TASK A:
In the forum thread about matching latitude and longitude arrays, reproduce the passage from "On Aug 26, 11:47" up to and including "arrays are closest.", substituting "nearest" for "closest".
TASK B:
Resume the forum thread about matching latitude and longitude arrays, picking up right after its last line.

Start of DOCUMENT SEGMENT

You could just do them simultaneously and only take the intersection
of the values....
for i = 0, ncols-1 do begin
x2 = rebin(reform(dlat[i,*],nrows),nrows,nels)
x3 = rebin(reform(CS_LATLON,1,nels), nrows,nels)
indices = where(abs(x3-x2) LT 1e-4)
vals = x2[indices]
x2 = rebin(reform(dlon[i,*],nrows),nrows,nels)
x3 = rebin(reform(CS_LATLON,1,nels), nrows,nels)
indices2 = where(abs(x3-x2) LT 1e-4)
vals = x2[indices2]
intersecting = setintersection(indices,indices2)
endfor

Couldn't you?

Jean H wrote:
> pgrigis@gmail.com wrote:
> > Would something like this work for sorted x (plus some fix for first
> > and last element)?
> > There's going to be an overhead for sorting x if not already sorted
> > however.
> >
> > x=[3,3.5,4,6.5,7]
> > y=[3.4, 3.0, 6.8, 6.3]
> >
> > a=value_locate(x,y)
> > result=a+( (y-x[a]) GT (x[a+1]-y))
> > print,result
> >
> >
> > Ciao,
> > Paolo
>
> this would work if you only have 1 coordinate (latitude), not with 2
> (lat,long)...
> Jean

Yes, this is not going to help the original poster.
But I think Brian's routine below is 1-dimensional.

Ciao,
Paolo


>
> >
> > Brian Larsen wrote:
> >> I have tried this on several occasions (for a little different
> >> application but I think its the same) and have had no luck eliminating
> >> the for loop, so I just wrote it in a function to hide it from
> >> myself. This is my try at this based on value locate:
> >> http://people.bu.edu/balarsen/Home/I...7Jan2008).html
> >>
> >> If others know how to eliminate the for loop that would be fantastic.
> >>
> >>
> >> Cheers,
> >>
> >> Brian
> >>
> >> --------------------------------------------------------------------------
> >> Brian Larsen
> >> Boston University
> >> Center for Space Physics
> >> http://people.bu.edu/balarsen/Home/IDL

On Aug 26, 11:47 am, wilsona <awils...@bigred.unl.edu> wrote:
> I have 2 seperate arrays of Latittudes and Longitudes.
> CS_LATLON(0,4607) is one latitude array and dlat(192,139) is the
> other
> CS_LATLON(1,4607) is one longitude array and dlon(192,139) is the
> other.
> I want to index through each element in both CS_LATLON arrays and
> find
> which point(s) in the dlat and dlong arrays are closest.
> I tried using nested loops but that gave me 12 million+ loops which
> is
> too many for my liking. I now am trying search2d
> NUM_PNTS = N_ELEMENTS(CS_LATLON(0, *)) - 1
>
> FOR J = 0, NUM_PNTS DO BEGIN
> CLOSE_LATS = SEARCH2D(dlat, 0, 0, CS_LATLON(0,J),
> CS_LATLON(0,J), INCREASE=0.5, $
> DECREASE=0.5)

End of DOCUMENT SEGMENT
Start of LISTED RECORDS

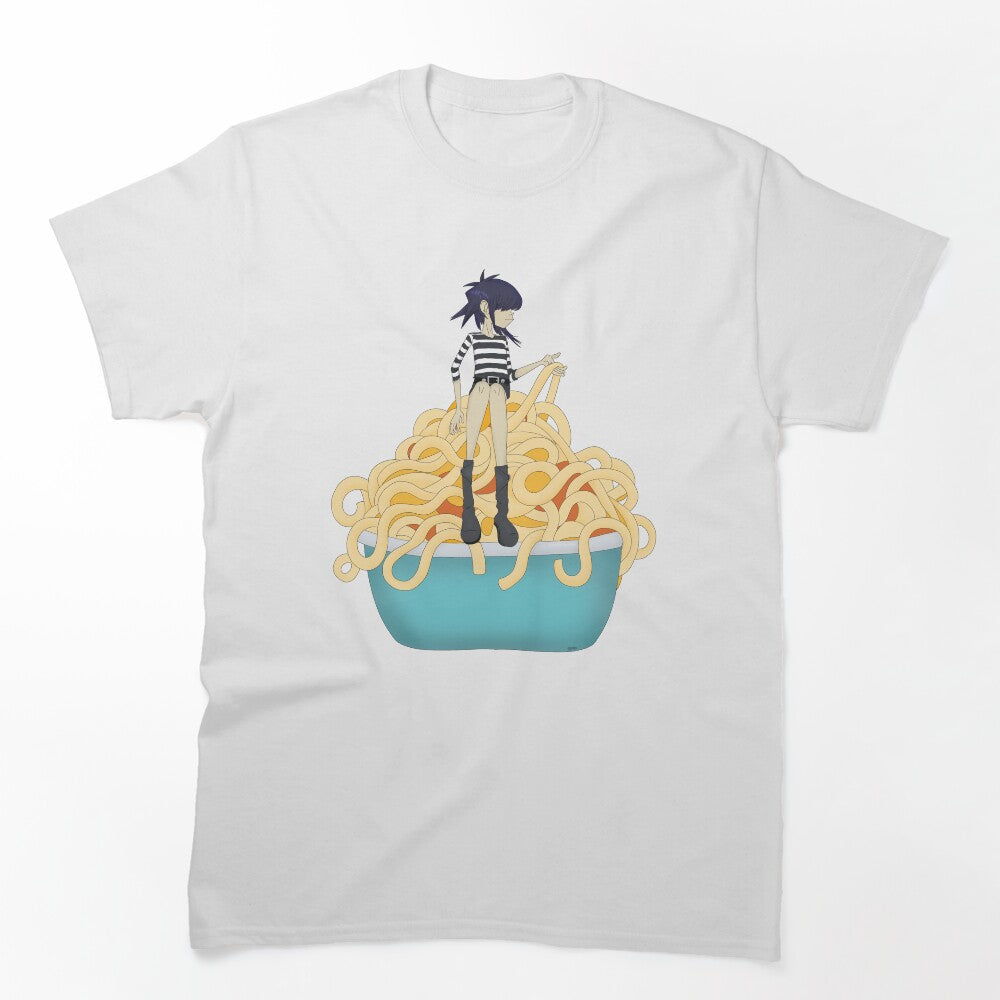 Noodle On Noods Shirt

End of LISTED RECORDS
Start of LISTED RECORDS

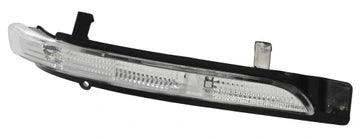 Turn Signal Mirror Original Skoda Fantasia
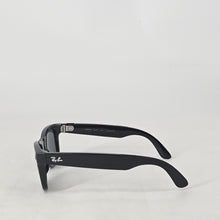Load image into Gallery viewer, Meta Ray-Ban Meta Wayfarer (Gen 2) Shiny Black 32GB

End of LISTED RECORDS
Start of LISTED RECORDS

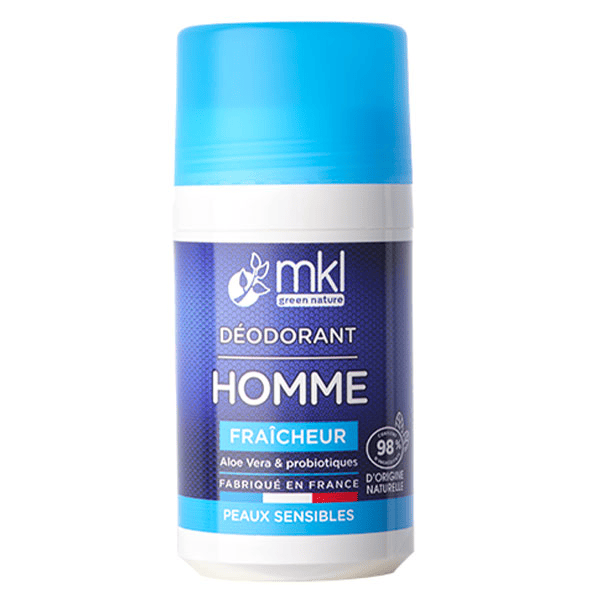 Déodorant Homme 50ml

End of LISTED RECORDS

EXPECTED ANSWER A:
On Aug 26, 11:47 am, wilsona <awils...@bigred.unl.edu> wrote:
> I have 2 seperate arrays of Latittudes and Longitudes.
> CS_LATLON(0,4607) is one latitude array and dlat(192,139) is the
> other
> CS_LATLON(1,4607) is one longitude array and dlon(192,139) is the
> other.
> I want to index through each element in both CS_LATLON arrays and
> find
> which point(s) in the dlat and dlong arrays are nearest.

EXPECTED ANSWER B:
> lat1 = CS_LATLON(0,J) * PI / 180.0
> FOR K = 0, CLOSE_LATS DO BEGIN
> lat2 = dlat(K) * PI / 180.0
> d_long = CS_LATLON(1,J) - dlon(K)) * PI / 180.0
> DISTANCE = 10800.0 / PI * acos(sin(lat1) * sin(lat2)
> +
> cos(lat1) * $
> cos(lat2) * cos(d_long))
> ENDFOR ; K
> ENDFOR ; J
> This is not working they way I would like. Any suggestions on this
> would be greatly appreciated.

I often have to match up two star fields, which is pretty much the
same thing. You can download the routine I use here:

astro.ufl.edu/~cmancone/pros/qfind.pro

Here's the source. It basically just uses histogram to bin everyhing
and then searches one bin left and right:

function qfind,x1,y1,x2,y2,posshift=posshift

if n_elements(posshift) eq 0 then posshift = 1

n1 = n_elements(x1)
n2 = n_elements(x2)

; this is where I'll store the result
res = lonarr(2,n1)

; this mask list will tell us if an entry is from list one or list two
allinds = lindgen(n2)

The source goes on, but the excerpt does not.